I am a little bit of a wreck and I know it is the hormones kicking into full gear. CK left this morning for business and to see A. Yikes! It has been a weepy day for me. I haven't felt this low since last October when CK was gone. That time was after we lost the first baby. That is how I know these tears are partially hormonal. Usually him leaving is sad, but not devastating. Today is hard.
Baby V is NOT helping. She has not slept more than 15-25 minutes at a time throughout the day. I have been up since 4 am. She usually sleeps for a few hours at a time, at least in the morning. Not today. I think she misses her daddy picking her up throughout the day. I know I do. But, I have handled a divorce and being a single mom. I can do this for five days and four nights...four kids and all. While V was screaming this morning, C helped with J. That was awesome. I appreciate him. It might be a long few days, but I am so blessed to have four kids that need me, a house to live in, and food to prepare. I am truly blessed beyond measure.

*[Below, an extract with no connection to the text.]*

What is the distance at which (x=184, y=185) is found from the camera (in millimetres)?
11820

When the older three get home from school, we have piano, grocery shopping, going to the library, and taking dinner to a new friend that just had a baby. I think that being busy will be good for us all. And maybe, just maybe, V will sleep well throughout the night and we will all have a better day tomorrow. :) CK usually gets up with her to calm her quite a few times in the night....her sleeping well for me would definitely be a blessing.